Parliament of South Africa
- Long title Act to regulate the rendering of foreign military assistance by South African juristic persons, citizens, persons permanently resident within the Republic and foreign citizens rendering such assistance from within the borders of the Republic; and to provide for matters connected therewith. ;
- Citation: Act No. 15 of 1998
- Enacted by: Parliament of South Africa
- Assented to: 20 May 1998
- Commenced: 18 September 1998

= Regulation of Foreign Military Assistance Act, 1998 =

Act of the South African parliament

The Regulation of Foreign Military Assistance Act, 1998 (FMAA) is an act of the Parliament of South Africa which prohibits mercenary activities both within South Africa and abroad, and prohibits citizens and residents from lending unauthorized foreign military assistance.

== Background ==
The history of mercenaries in Africa is ancient, but they rose to new levels of activity, power, and scrutiny during the periods of decolonization and the Cold War with the rise of the private military company (PMC).

#### INFORMATION SHOWN
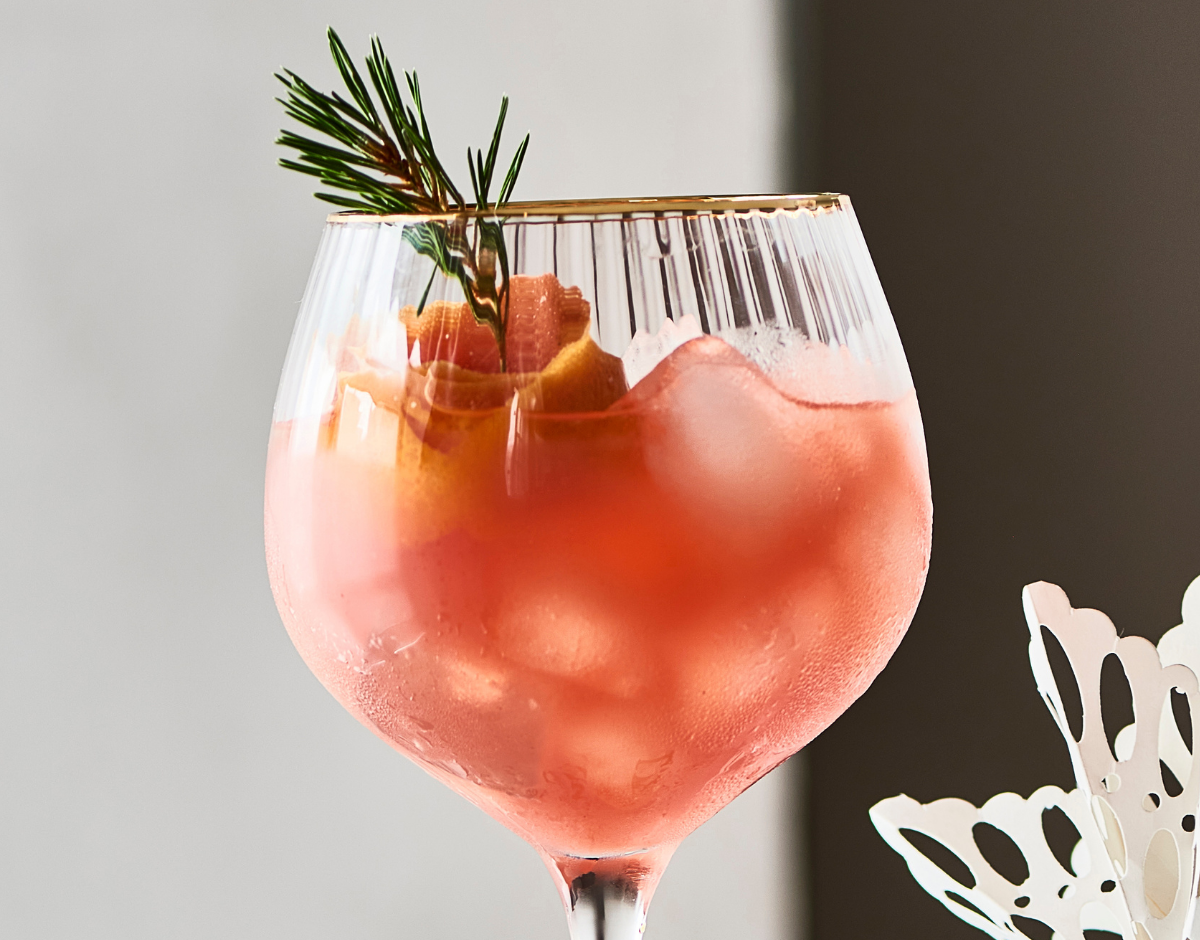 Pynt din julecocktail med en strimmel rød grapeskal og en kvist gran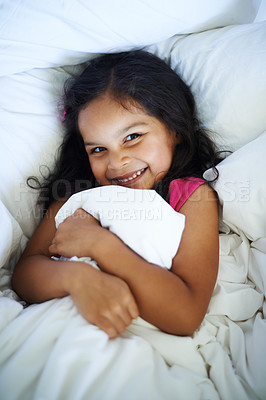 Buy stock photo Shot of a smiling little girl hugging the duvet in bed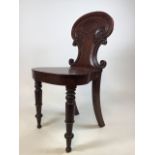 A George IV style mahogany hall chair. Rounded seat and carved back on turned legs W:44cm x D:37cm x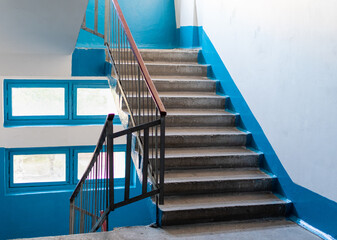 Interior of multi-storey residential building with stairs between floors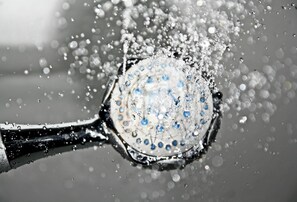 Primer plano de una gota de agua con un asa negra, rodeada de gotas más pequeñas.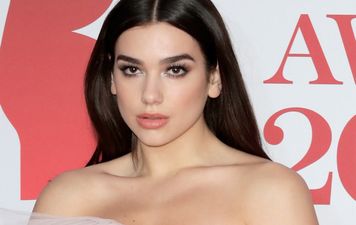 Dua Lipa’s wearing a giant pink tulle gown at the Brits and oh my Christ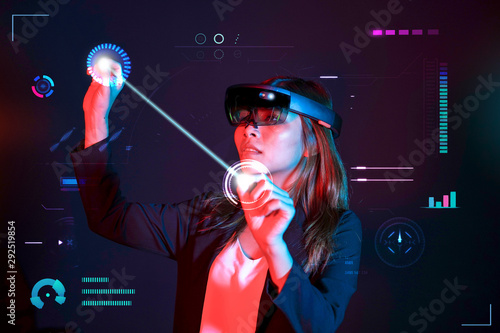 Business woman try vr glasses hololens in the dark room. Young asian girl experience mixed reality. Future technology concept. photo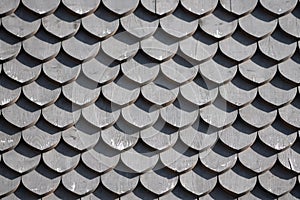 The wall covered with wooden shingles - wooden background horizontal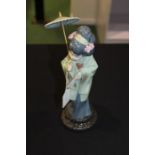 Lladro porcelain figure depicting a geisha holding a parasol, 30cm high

#### PROBLEMS TO WORK ON
1. In the Foreign Military Assistance Act text, replace "private military company" with "private military firm" in the stretch from "The Regulation of" through "military company (PMC)." and write that stretch out again.
2. According to the Foreign Military Assistance Act text, on what date did the act commence?
None of the data is needed for what follows.

#### COMPLETED EXERCISE
1.
The Regulation of Foreign Military Assistance Act, 1998 (FMAA) is an act of the Parliament of South Africa which prohibits mercenary activities both within South Africa and abroad, and prohibits citizens and residents from lending unauthorized foreign military assistance.

== Background ==
The history of mercenaries in Africa is ancient, but they rose to new levels of activity, power, and scrutiny during the periods of decolonization and the Cold War with the rise of the private military firm (PMC).

2. 18 September 1998